* _Direction 1_:
Answer each question about the forum message on dogmatism in mathematics below.
(a) On what date was the posting by Professor Pillay that the writer found in the archives?
(b) According to the quoted statement, what should current work on Foundations be informed by?
(c) What does the writer say he will provide few of, since the opinions are his own?
* _Direction 2_: Transcribe the passage of the forum message on dogmatism in mathematics between "FOM: A 1997" and "parts of society.", inclusive.
* _Direction 3_: Write the next part of the forum message on dogmatism in mathematics, starting right after its last sentence.

* _Page excerpt_:
>>>>
FOM: A 1997 message of Professor Pillay...His first ``overly polemical statement''

Matt Insall montez at rollanet.org
Fri Sep 22 13:40:48 EDT 2000


Going through the archives, I saw a posting by professor Pillay dated 25
Sept. 1997.  One of his ``overly polemical'' statements about the
development of foundations of math ended with the statement that ``Current
work on Foundations should similarly be informed by the mathematics of
today, although not in a dogmatic fashion.''  I agree thoroughly.  As we see
from many experiences, dogmatism appears to occur in many parts of society.
I have not interviewed mathematicians or scientists about this, but I have
formed some of my own opinions, based mostly upon my experience of either
being dogmatic myself or facing some form of dogmatism.  If it is of
interest to this forum, I shall try to discuss it rationally, in the context
Professor Pillay's message establishes, namely in the culture of mathematics
and its foundations, and their interactions.  Much of what I shall say will
be speculative, but, if it is deemed pertinent, then some discussion may be
worthwhile, or some projects may be worth starting, in addition to this one,
that provide for a potential to improve the climate and reduce the dogmatism
that does appear to exist, and that does seem to hinder worthwhile
interactions.  Since these opinions are my own, and are based upon anecdotal
evidence and in many cases, personal experience and in some cases, upon
conclusions I infer, either ``correctly'' or ``intuitively'' from various
readings I have done by authors whose names I have in some cases forgotten,
I will provide few references, but in cases where I recall a specific
reference, I shall try to include it.
<<<<
* _Given material_:
>>>>
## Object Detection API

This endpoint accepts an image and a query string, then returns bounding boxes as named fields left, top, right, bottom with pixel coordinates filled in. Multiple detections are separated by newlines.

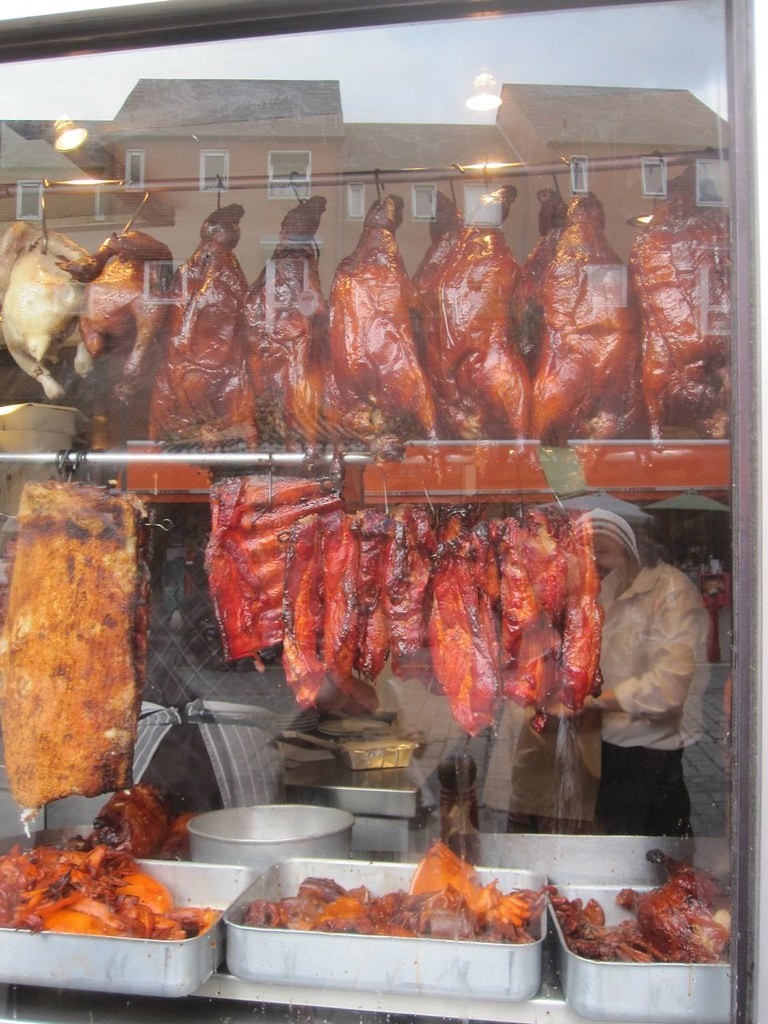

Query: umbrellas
<<<<
* _Task result 1_:
(a) 25 Sept. 1997
(b) The mathematics of today, although not in a dogmatic fashion
(c) References

* _Task result 2_:
FOM: A 1997 message of Professor Pillay...His first ``overly polemical statement''

Matt Insall montez at rollanet.org
Fri Sep 22 13:40:48 EDT 2000


Going through the archives, I saw a posting by professor Pillay dated 25
Sept. 1997.  One of his ``overly polemical'' statements about the
development of foundations of math ended with the statement that ``Current
work on Foundations should similarly be informed by the mathematics of
today, although not in a dogmatic fashion.''  I agree thoroughly.  As we see
from many experiences, dogmatism appears to occur in many parts of society.

* _Task result 3_:
First, what causes a mathematician to become dogmatic?  I think that
culturally, we come into mathematics with certain pre-conceptions.  In some
cases, these must be overcome.  In some cases, they are correct.  In either
case, we then are educated by certain mathematicians who have a certain
``taste'' for a certain part of mathematics, who may or may not be dogmatic,
and in some cases may appear dogmatic because of the focus they have chosen
on a particular subject, or because of the fact that they want the answers
on their tests to be correct, according to some particular standard of
correctness.  I believe there are reasons for this concern for correctness
which are sociological-historical, scientific, cultural, mathematical,
philosophical, and foundational.  Some historical, or socio-historical
realities include the fact that much of mathematics originated in solving
problems for use in the physical world.  Anecdotally, it seems that in many
cases, accidents and disasters have resulted from some form of fault in the
design of some equipment, and the design always relies on someone with
experience to use some form of reasoning to produce a workable, safe design.
I expect this has been the case for much of history, and early
``mathematicians'', ``engineers'' and ``scientists'' recognized that what
were eventually perceived as errors in calculation or reasoning lead to
undesirable results.  Thus, a concept of ``right reasoning'' developed, and
entire subjects developed around what constitutes ``right reasoning''.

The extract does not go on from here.